= Lucy Tasseor Tutsweetok =

Lucy Tasseor Tutsweetok was born 1934 in Nunalla, Manitoba. She was an Inuk artist. Known for her sculptures, Tasseor Tutsweetok worked principally with grey steatite, a hard stone local to Arviat on the Nunavut mainland, where the artist moved following the closing of the North Rankin Nickel Mine in 1962. Always remaining close to the stone's original form and leaving its surface unpolished, her sculptures take maternal and family groupings as their principle themes.

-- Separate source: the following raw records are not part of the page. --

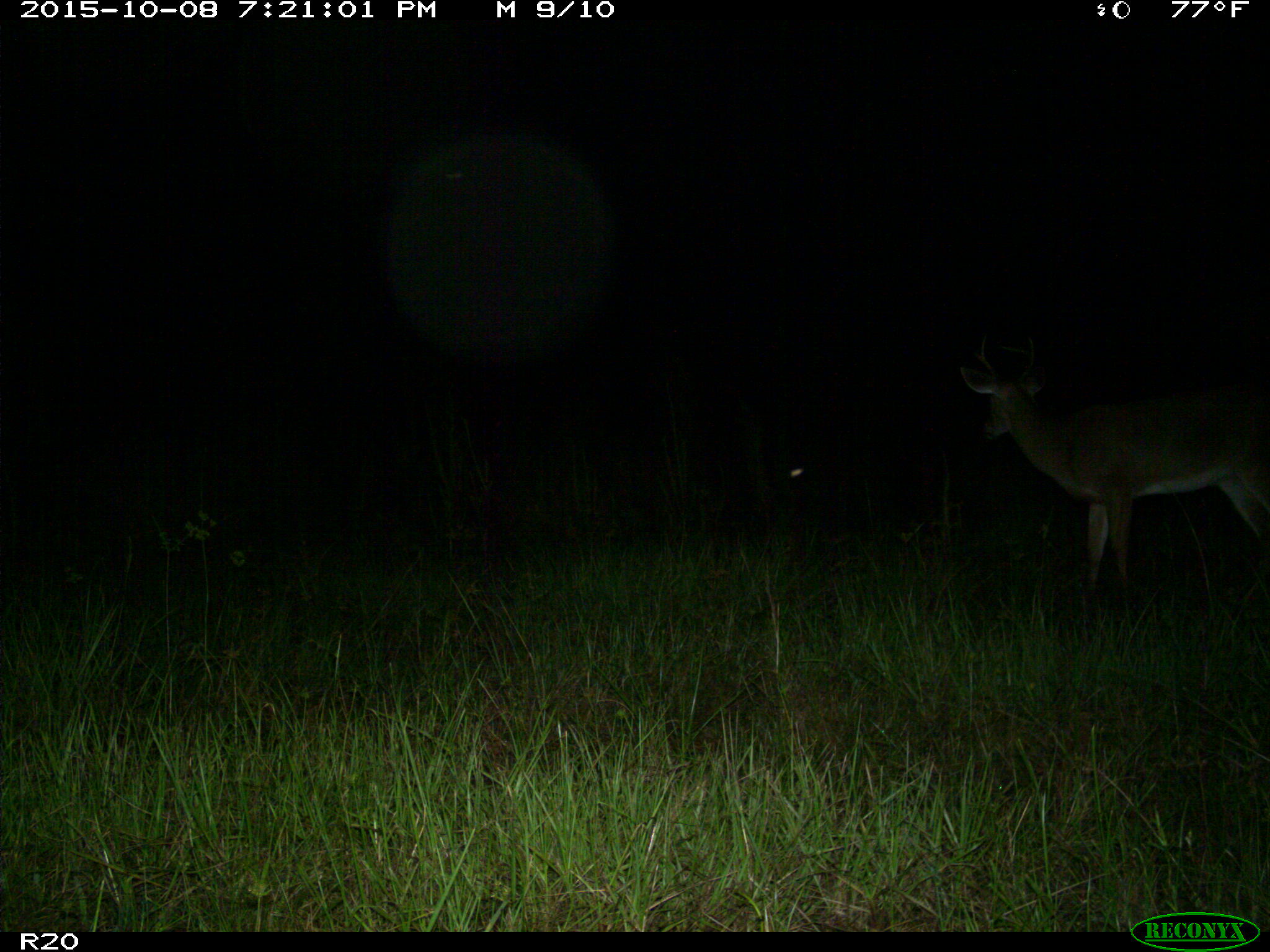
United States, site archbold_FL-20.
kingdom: Animalia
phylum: Chordata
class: Mammalia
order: Artiodactyla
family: Cervidae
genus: Odocoileus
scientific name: Odocoileus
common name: deer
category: unidentified deer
Unidentified deer (deer) (Odocoileus).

Notable exhibitions include: Sculpture/Inuit: Masterworks of the Canadian Arctic (1971–1973), In the Shadow of the Sun: Contemporary Indian and Inuit Art in Canada (1989–1991), and Indigena: Contemporary Native Perspectives in Canadian Art (1992), and a solo exhibition, her first, at the Art Gallery of Ontario (2011). In 1992, she completed a large sculpture for the Canadian Museum of Civilization. Tasseor Tutsweetok's minimalist and semi-abstract approach to carving is accompanied by calculated drawings upon the stone's surface, she shares this approach with her contemporaries Andy Miki, John Panaruk, and Elizabeth Nutaluk.

Lucy Tasseor Tutsweetok died on April 12, 2012, in Arviat Nunavut.